> Brief
When you copy the listing, reproduce each line as it appears and omit every image.

> Supplied data
┌──
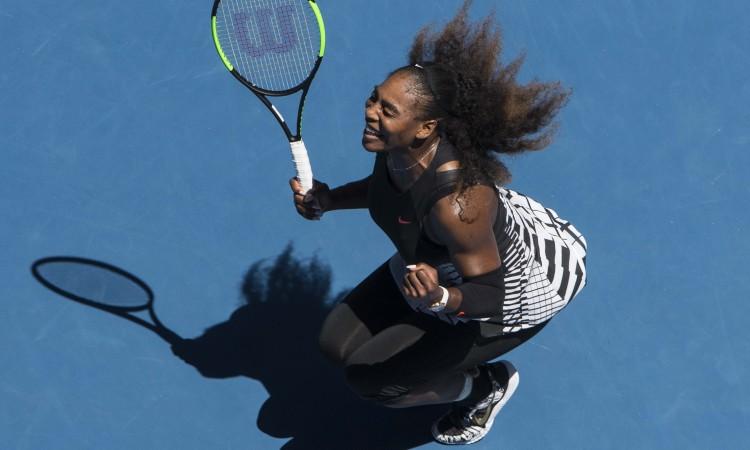 Serena Williams i Andy Murray se vraćaju u Australiju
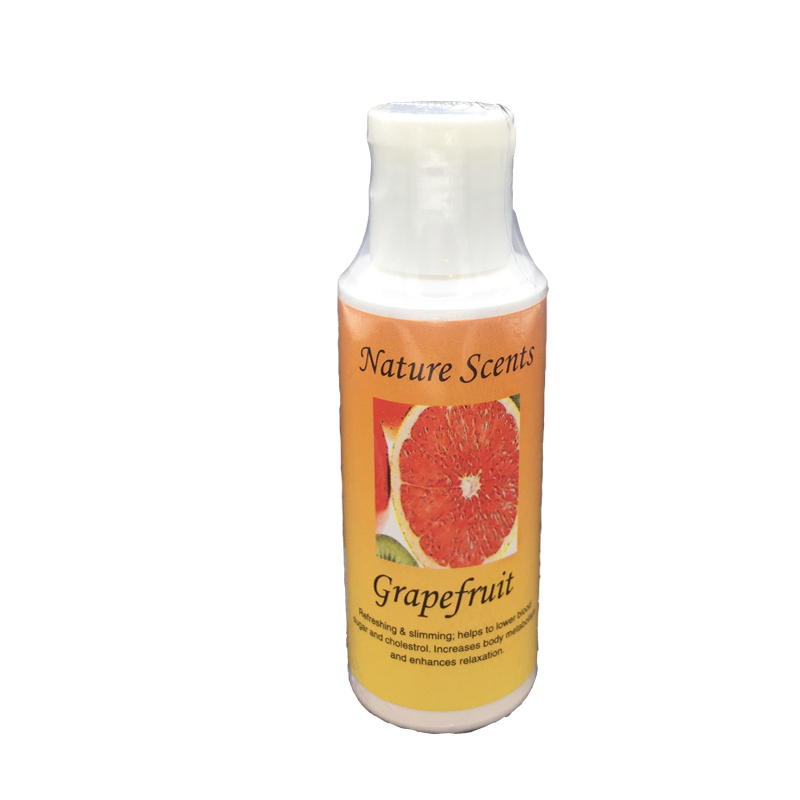 Buy Grapefruit for Sliming: Water-based Aromatherapy Essential Oil [Applicable for all Humidifier/ Diffuser/Air puifier] Singapore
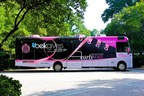 The Belk Mobile Mammography Center (BMMC) features the new Ralph Lauren sneaker, which was created as part of the recently announced partnership. The BMMC provides screening mammograms to women across the Southeast with clinical services provided by Charlotte Radiology. (PRNewsFoto/Belk, Inc.)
└──
> Worked solution
 Serena Williams i Andy Murray se vraćaju u Australiju
 Buy Grapefruit for Sliming: Water-based Aromatherapy Essential Oil [Applicable for all Humidifier/ Diffuser/Air puifier] Singapore
 The Belk Mobile Mammography Center (BMMC) features the new Ralph Lauren sneaker, which was created as part of the recently announced partnership. The BMMC provides screening mammograms to women across the Southeast with clinical services provided by Charlotte Radiology. (PRNewsFoto/Belk, Inc.)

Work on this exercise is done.